Carleton-sur-Mer
"Carleton-sur-Mer, c'est la côte gaspésienne dans sa version la plus douce — la baie ici est assez chaude pour vraiment s'y baigner, ce qu'aucun autre coin de la péninsule ne peut revendiquer."
Une ville sur banc de sable au bord de la baie la plus chaude du golfe du Saint-Laurent, avec une montagne derrière elle qui offre toute la baie des Chaleurs d'un seul regard.
Après une semaine à parcourir la côte nord exposée et balayée par le vent de la péninsule gaspésienne, arriver à Carleton-sur-Mer, sur la rive sud, m’a donné l’impression de changer de continent. La ville se trouve sur la baie des Chaleurs — elle porte bien son nom, puisque cette portion d’eau est assez abritée et assez peu profonde pour vraiment se réchauffer pendant l’été, contrairement au golfe ouvert quelques kilomètres plus au nord, où je portais encore un coupe-vent en juillet. Lia est allée se baigner à la plage près de la marina sans la moindre hésitation, ce qu’elle avait refusé de faire partout ailleurs sur ce voyage, et a déclaré que c’était « presque méditerranéen », ce qui est généreux mais pas totalement faux.

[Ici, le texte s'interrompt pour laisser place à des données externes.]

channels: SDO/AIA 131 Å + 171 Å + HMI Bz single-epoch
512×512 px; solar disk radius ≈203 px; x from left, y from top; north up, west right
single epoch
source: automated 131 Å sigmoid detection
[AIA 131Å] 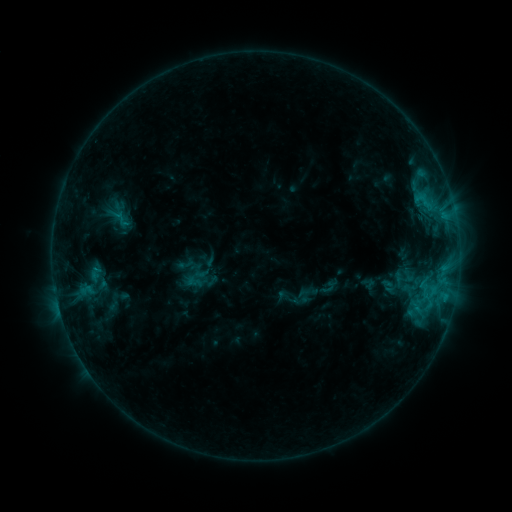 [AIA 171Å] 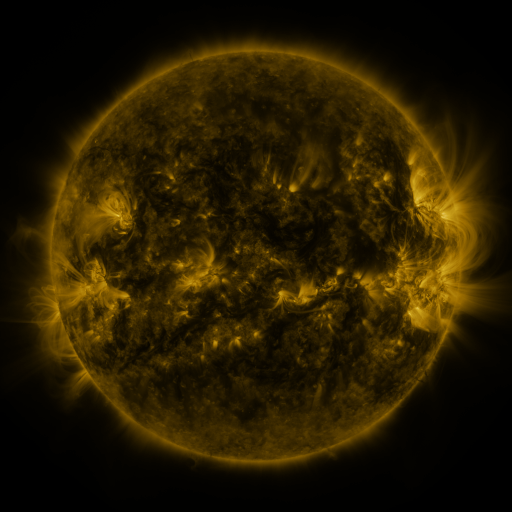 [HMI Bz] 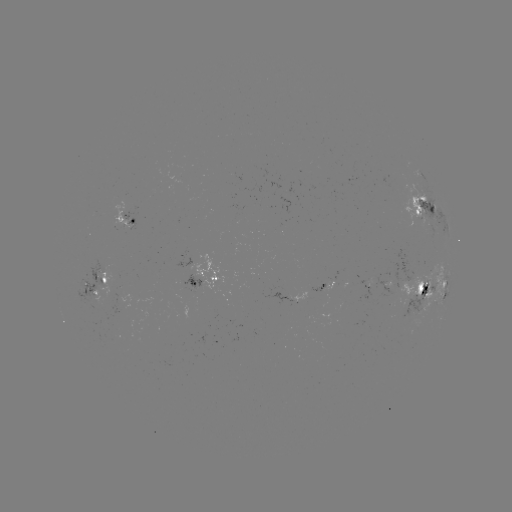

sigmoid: <bbox>111, 210, 130, 229</bbox>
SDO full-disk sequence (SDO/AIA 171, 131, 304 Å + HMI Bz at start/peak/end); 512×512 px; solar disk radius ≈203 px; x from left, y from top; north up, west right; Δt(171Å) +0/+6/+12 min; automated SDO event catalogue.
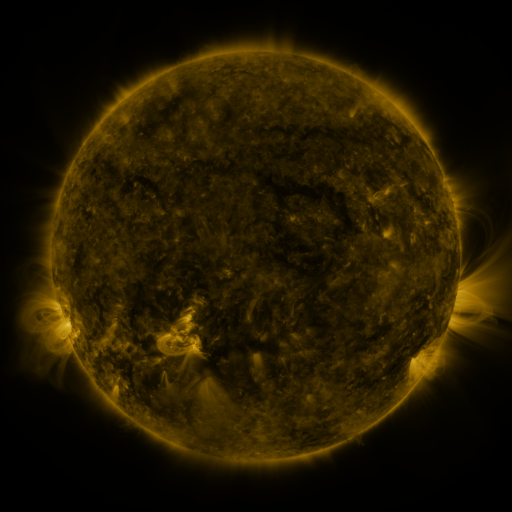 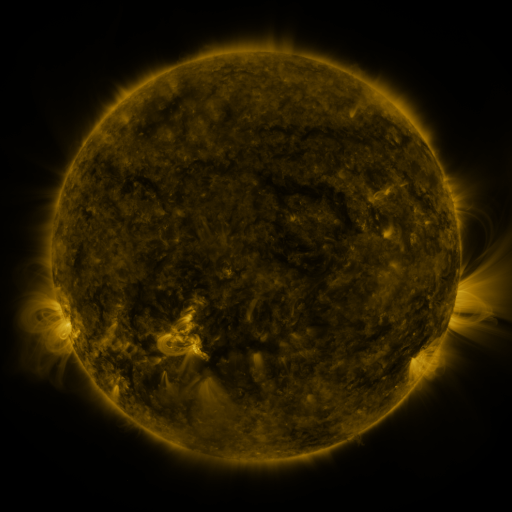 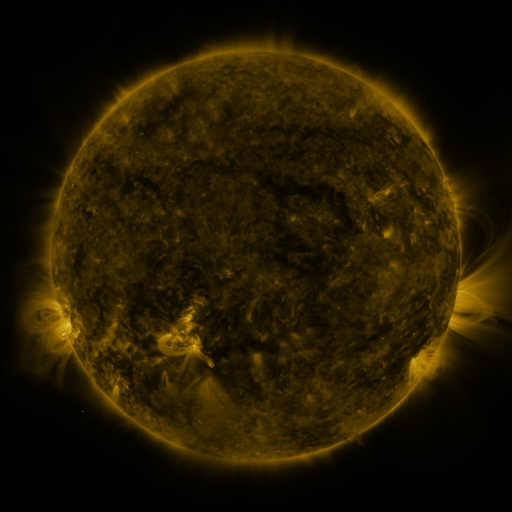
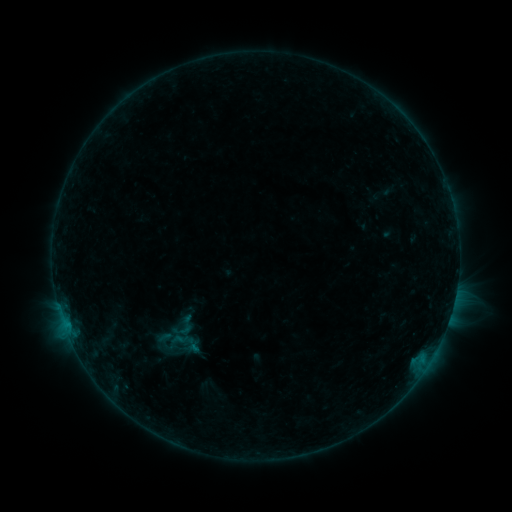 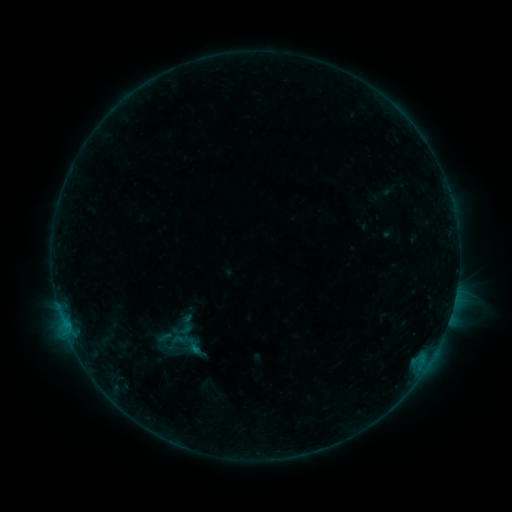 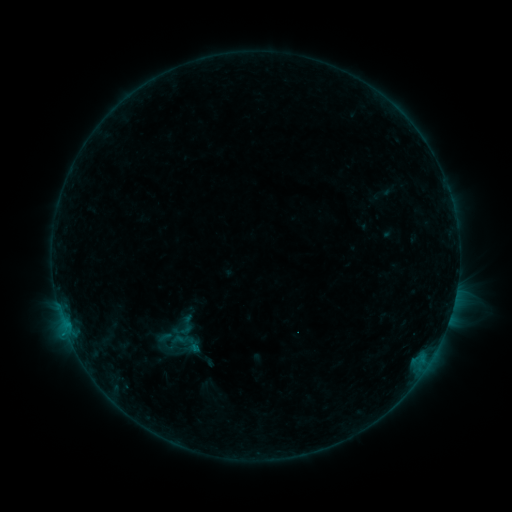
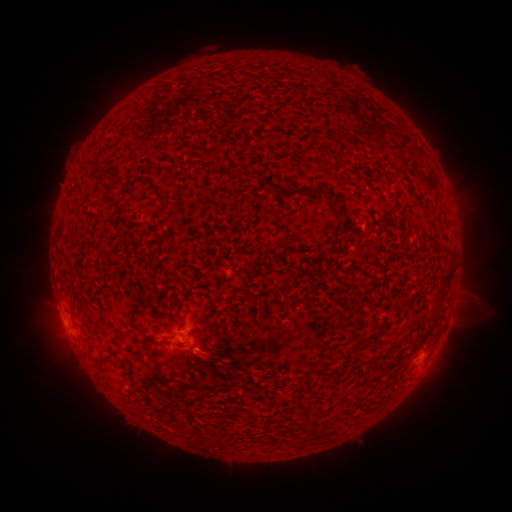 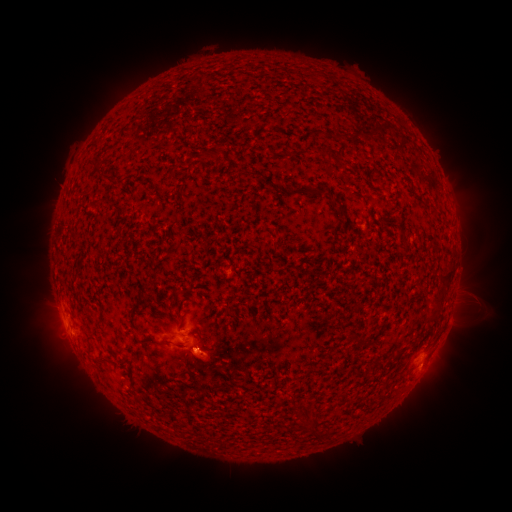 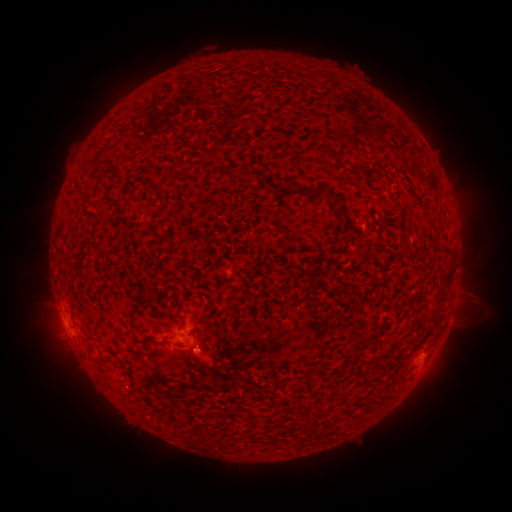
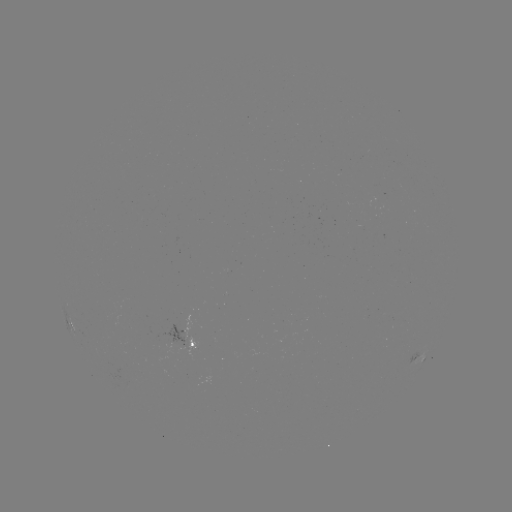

L’autre trait marquant de la ville, c’est le mont Saint-Joseph, un sommet de 555 mètres qui s’élève juste derrière le front bâti, avec une route menant à un oratoire sommital et une terrasse panoramique. Nous sommes montés en début de soirée et avons eu droit à la vue qui fait de Carleton un arrêt photo pour la moitié du Québec : la ville étalée le long de son banc de sable, la baie s’étirant vers le sud jusqu’au Nouveau-Brunswick, et par temps vraiment clair, la côte gaspésienne qui se déploie dans les deux directions. L’oratoire lui-même, construit en 1935, est un modeste lieu de pèlerinage, mais la plupart des gens présents au sommet ce soir-là étaient là pour la même raison que nous — la lumière et la géographie, pas la religion.
Carleton porte une histoire acadienne et mi’gmaq bien distincte de l’identité franco-québécoise du reste de la côte ; la ville a été repeuplée par des réfugiés acadiens après le Grand Dérangement, et la communauté mi’gmaq voisine de Gesgapegiag maintient une présence qui précède tout cela. Nous avons dîné dans un petit restaurant de la rue principale qui servait des pétoncles de la baie accompagnés d’une version du fricot, un ragoût acadien que je n’avais pas rencontré avant le Québec — plus corsé et plus herbacé que la tourtière qu’on mangeait plus au nord, un fil culinaire véritablement distinct sur la même péninsule.

Quand y aller : Juillet et août pour la baignade — c’est véritablement l’une des seules options de plage à eau chaude sur toute la côte gaspésienne. La route du sommet du mont Saint-Joseph se visite mieux en fin de journée par lumière claire, une heure ou deux avant le coucher du soleil.